Yes, that's exactly my situtation: drop-seq derived short reads sequenced with Illumina and mapped with STAR. I'll fork the repo, make the changes, test them out and open a PR once I confirm it works on my data. I'll leave this issue open until the PR is in.

mschilli87 commented 9 months ago

@arogozhnikov: While working on (or rather testing, actually) my PR I encountered an issue not with the UB tag parameter I am adding, but with the already existing CB one:

While BarcodeHandler.__init__ has the tag parameter I need to adjust to run Demuxalot on my data, BarcodeHandler.from_file does not and returns BarcodeHandler(barcodes) without any chance to modify that flag.

As my Python is a bit rusty, I figured I check with you I got this right before trying to hack around more. My best guess would be to add a kwargs argument to the static function and pass it down to the __init__ function.

Any feedback would be appreciated.

arogozhnikov commented 9 months ago

good catch, that's why things need to be tested 😉

My best guess would be to add a kwargs argument to the static function and pass it down to the init function.

yes, that's the best approach

mschilli87 commented 9 months ago

@arogozhnikov: I have implemented everything and opened three PRs:

  1. 24, addressing the UB part only,

  2. 25, addressing the CB part only, and

  3. 26, combining both of the above for your convenience

I have tested #26

  1. with cellranger-style data and a script not passing any of the new arguments and verified that is works exactly as on current master, and
  2. with my non-cellranger-style data and an adjusted script passing the corresponding parameters to BarcodeHandler.from_file and count_snps, respectively and verified that it runs and yield results in reasonable agreement with running vireo on the same dataset.

If you were to merge those changes and include them in a release, it would greatly simplify my workflow.

Thank you for your guidance so far and you feedback yet to come.
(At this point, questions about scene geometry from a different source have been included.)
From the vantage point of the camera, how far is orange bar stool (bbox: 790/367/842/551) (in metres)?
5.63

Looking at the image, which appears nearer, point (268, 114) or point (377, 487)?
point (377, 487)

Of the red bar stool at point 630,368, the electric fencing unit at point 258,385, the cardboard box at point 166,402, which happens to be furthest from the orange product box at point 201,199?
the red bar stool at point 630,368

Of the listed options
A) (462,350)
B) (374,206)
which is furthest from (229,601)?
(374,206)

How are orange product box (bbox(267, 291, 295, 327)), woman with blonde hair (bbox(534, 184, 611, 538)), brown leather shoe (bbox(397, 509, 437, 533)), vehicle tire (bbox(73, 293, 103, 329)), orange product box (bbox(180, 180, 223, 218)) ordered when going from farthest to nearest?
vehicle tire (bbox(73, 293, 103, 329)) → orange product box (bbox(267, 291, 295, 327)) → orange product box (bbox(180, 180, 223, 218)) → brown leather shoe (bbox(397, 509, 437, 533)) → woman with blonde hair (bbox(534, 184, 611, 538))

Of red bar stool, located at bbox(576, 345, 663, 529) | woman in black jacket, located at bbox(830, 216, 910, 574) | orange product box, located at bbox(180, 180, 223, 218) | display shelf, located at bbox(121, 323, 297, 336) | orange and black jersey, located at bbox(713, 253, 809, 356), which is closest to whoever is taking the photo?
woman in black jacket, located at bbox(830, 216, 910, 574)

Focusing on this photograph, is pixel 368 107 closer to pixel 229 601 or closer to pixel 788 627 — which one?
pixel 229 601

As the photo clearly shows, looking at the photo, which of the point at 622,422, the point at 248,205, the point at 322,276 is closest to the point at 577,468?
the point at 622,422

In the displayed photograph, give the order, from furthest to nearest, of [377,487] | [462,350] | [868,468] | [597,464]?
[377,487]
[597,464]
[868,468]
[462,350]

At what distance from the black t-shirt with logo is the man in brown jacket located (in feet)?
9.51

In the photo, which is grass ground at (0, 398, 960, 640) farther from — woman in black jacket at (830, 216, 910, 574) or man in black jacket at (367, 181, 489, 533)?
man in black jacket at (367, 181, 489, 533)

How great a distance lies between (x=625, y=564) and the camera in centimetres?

arogozhnikov commented 9 months ago

awesome, thank you! Please see my remark on #24

arogozhnikov commented 9 months ago

thank you @mschilli87 we just sorted out things with repo, and I've merged both your PRs 🎉

If you have time to make a separate version of this https://github.com/arogozhnikov/demuxalot/blob/master/examples/1-plain_demultiplexing.py

for custom tags, I think that would help others with non-cellranger tags

mschilli87 commented 9 months ago

@arogozhnikov: Thank you. I'll try to make some time to add an example as per your suggestion. Is there any chance once I have done so those changes will make it into a (Pypi) release anytime soon? I have drneavin/Demultiplexing_Doublet_Detecting_Docs#48 open which depends on that new API which would significantly simplify deployment for me.

arogozhnikov commented 9 months ago

sure, it should be already live on pypi:

pip install demuxalot==0.4.1
mschilli87 commented 9 months ago

@arogozhnikov: Perfect. Thank you! I opened PR #30 as per your suggestion.